Sleeping: Space in the Duncan Hotel is limited so everyone should bring:

  • a cot, inflatable mattress, or sleeping pad (single width)
  • bedding or sleeping bag.
  • There is space to camp in the back of the hotel if you are so inclined, in that case bring a small tent.
  • Towels and washcloths


Course Information

Students will spend 5-6 days per week engaging directly in archaeological research, including excavation and archaeological survey. Lab work will be conducted in the evenings. Students will rotate between the field site and the field laboratory, so that they get to experience all facets of archaeological fieldwork. Evening lectures, a field manual and selected readings on archaeological method and theory will provide background to students for their fieldwork, but most of the learning will be hands-on, experiential learning under the guidance of director and staff. The focus on archaeological fieldwork means that all participants will engaged in demanding physical activity outdoors in desert conditions (hot sun and high temperatures). All students must be prepared for daily rigorous physical activity outdoors in a hot, arid environment.

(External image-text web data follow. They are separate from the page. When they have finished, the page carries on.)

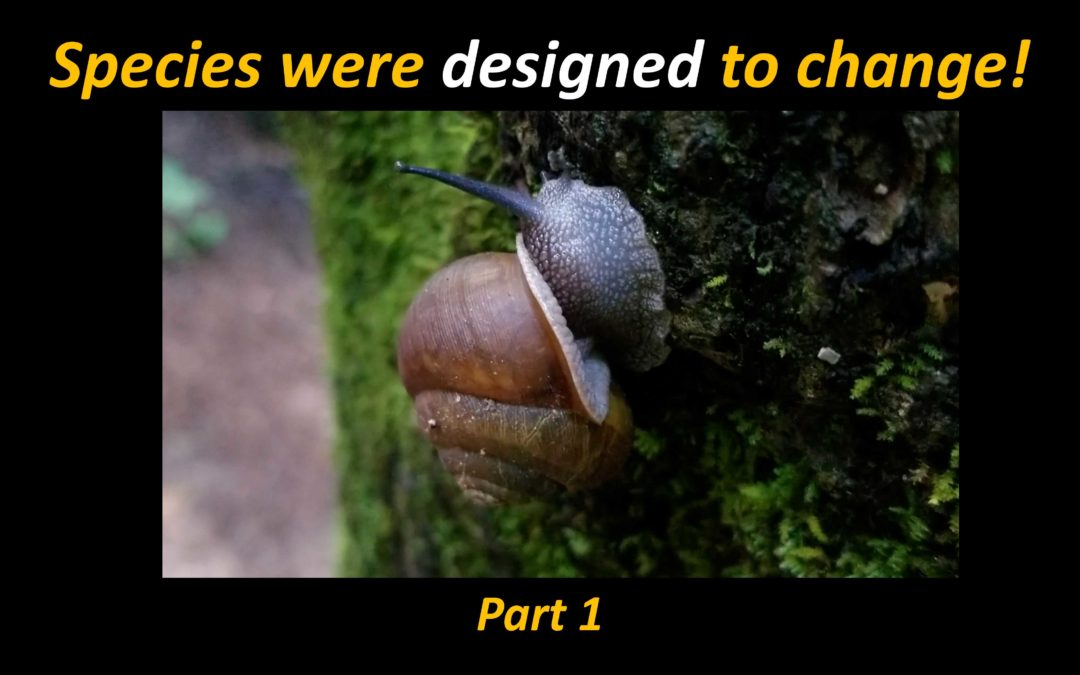 God Deliberately Engineered Life to Change, but How Much Change is Allowed?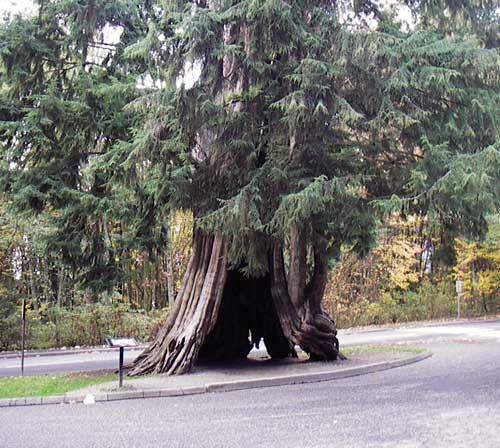 Hollow Tree 2005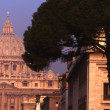 St. Peter's Basilica — Stock Photo #31680839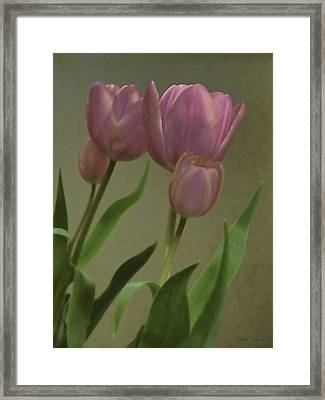 Tulips Reflections Framed Print by Debra     Vatalaro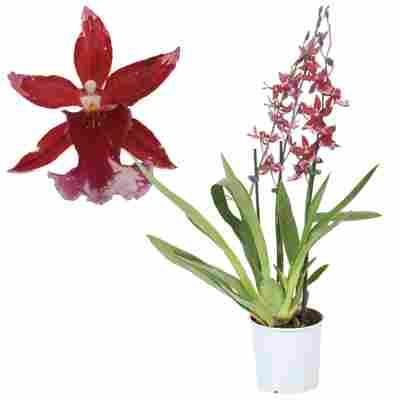 Cambria-Orchidee 'Barocco Red' 3 Rispen rot 12 cm Topf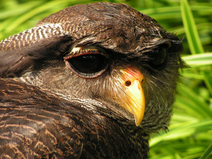 Bubo sumatranus (Barred Eagle Owl)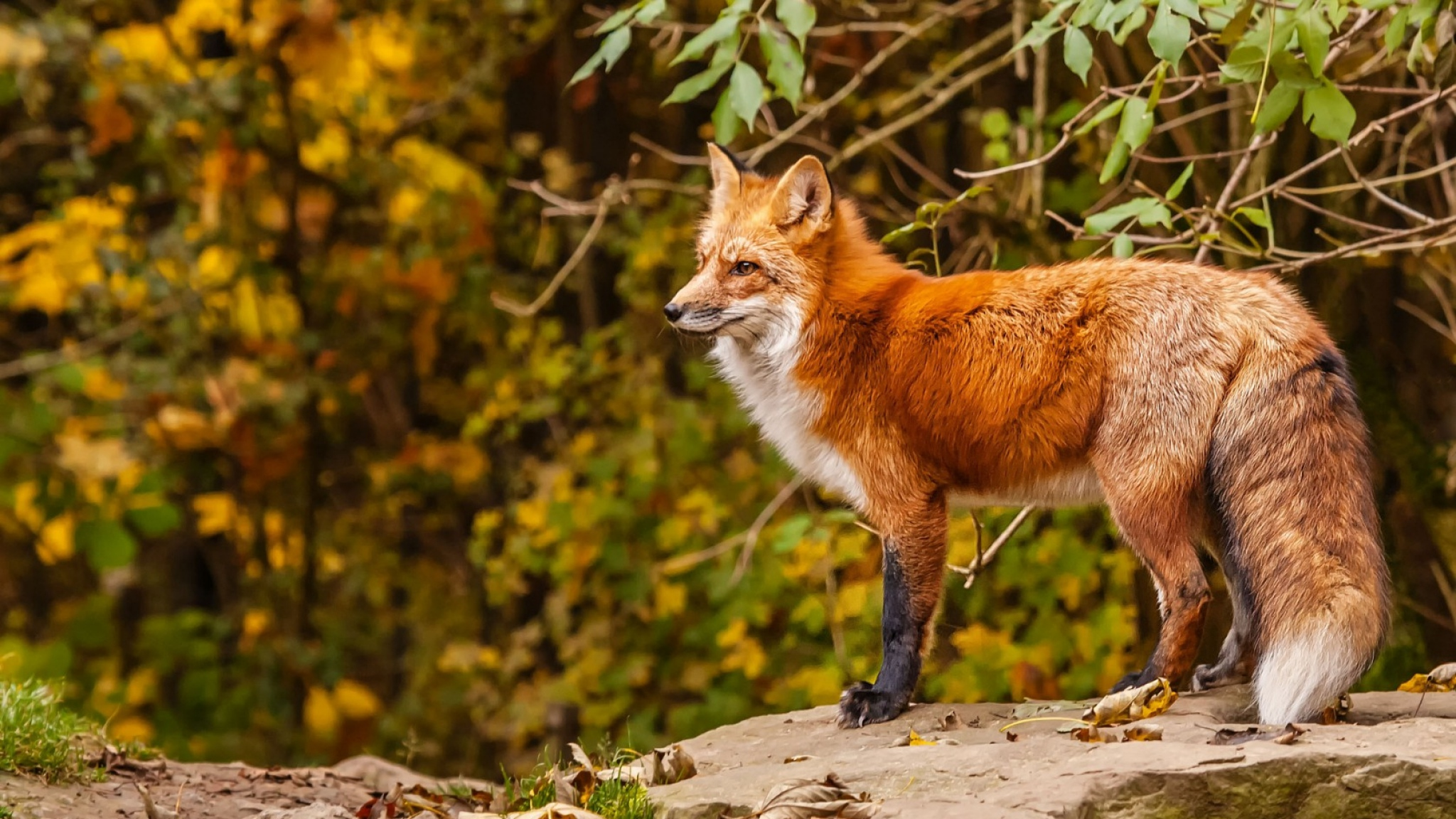 Interesting Red Fox Quality Pictures Collection Red Fox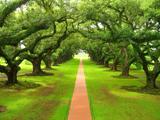 پارک جنگلی سرسبز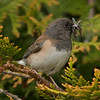 Junco gathering insects for chicks.
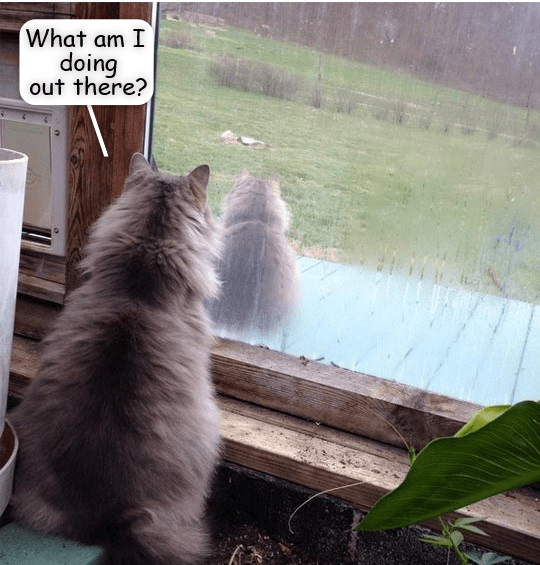 cat meme - Cat - What am I doing out there?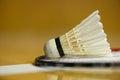 Badminton shuttlecock on racket new Royalty Free Stock Photography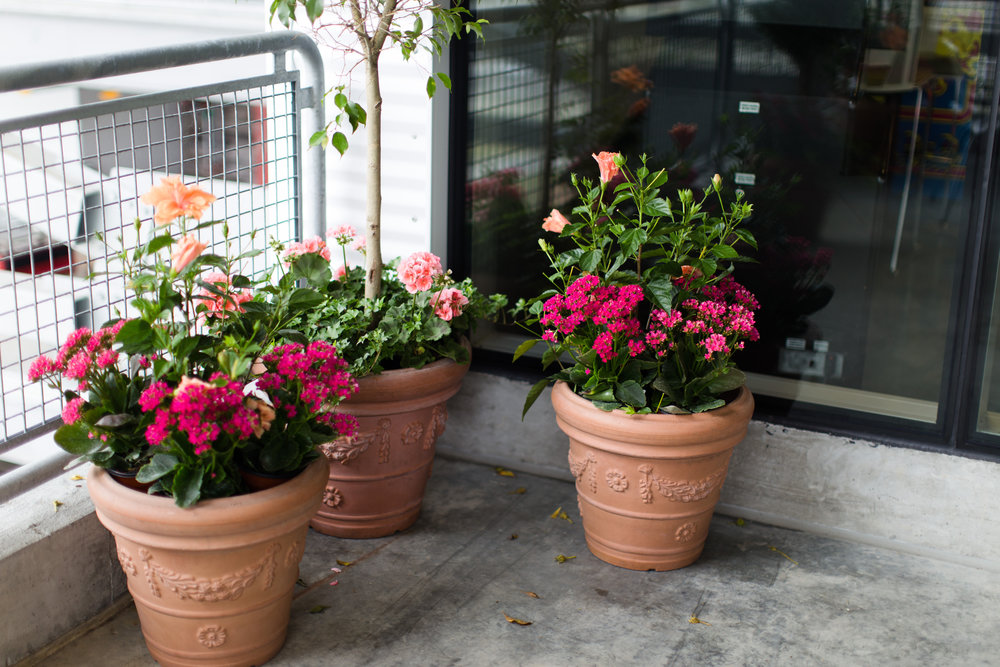 advantage plants - daytona speedway-37.jpg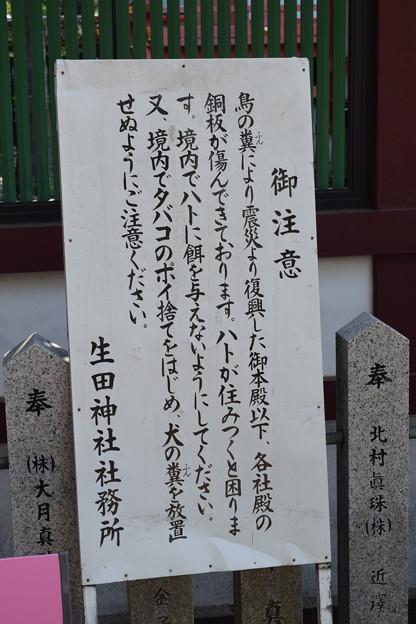 神戸市内の写真0035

Students will also learn Southwestern archaeology through half-day and full-day field trips to other archaeological projects and sites in the region.

Upon successful completion of the program, undergraduate students earn 6 credits of ANT 3046 which count toward the UTSA Anthropology major. Successful completion by graduate students earns 6 credits of ANT 5556, which count as electives in the UTSA Anthropology PhD and MA programs.

There will also be opportunities to design independent research projects for students who wish to pursue a senior thesis or project in future seasons. There will be opportunities to conduct follow-up research projects during the fall and spring semesters.


Grades will be based on the following:

40%: participation in fieldwork, quality of note books, field forms, and field drawings
10%: participation in lab
25%: participation in lectures and field trips; teamwork
25%: final exam


The group will be staying at the Simpson Hotel in Duncan Arizona. Space is limited so everyone should bring cot/air mattress/pad (single width).

The group cannot easily accommodate visitors on the project.


We will eat a cold breakfast in the mornings and we pack simple bag lunches to be eaten in the field. We have hired an excellent cook and will have hot meals in the evenings. We will provide all food for regular meals. Meals at restaurants during field trips or other travel are at your own expense, this should only occur occasionally.

Accommodating special dietary needs and allergies can be difficult, you must discuss your situation ahead of time. It will be difficult to ask the cook to prepare separate foods for you, but we can attempt to have a number of items for you to choose from. The Program Director must be informed beforehand.


The program will have fully stocked first-aid kits, but it is a good idea to bring a personal supply of aspirin, allergy medicine, band aids, antibiotic cream, etc. If you are allergic to bee stings, foods, or plants, you should ask your doctor about an ‘epi-pen’ in case of an allergic reaction. If you wear glasses or contacts, it is wise to bring a spare pair.

You will be required to show proof of health insurance.


Expect hot and dry. Typically the rainy season doesn’t start until July. Expect daytime temperature over 100 with low humidity and hot direct sun.


You will need to drive yourself to Duncan Arizona by June 5. It is 736 miles so you will need to plan accordingly. I encourage you to be in contact with other team members to carpool. You will not need a car during your stay in Arizona. You may depart on the morning of July 1.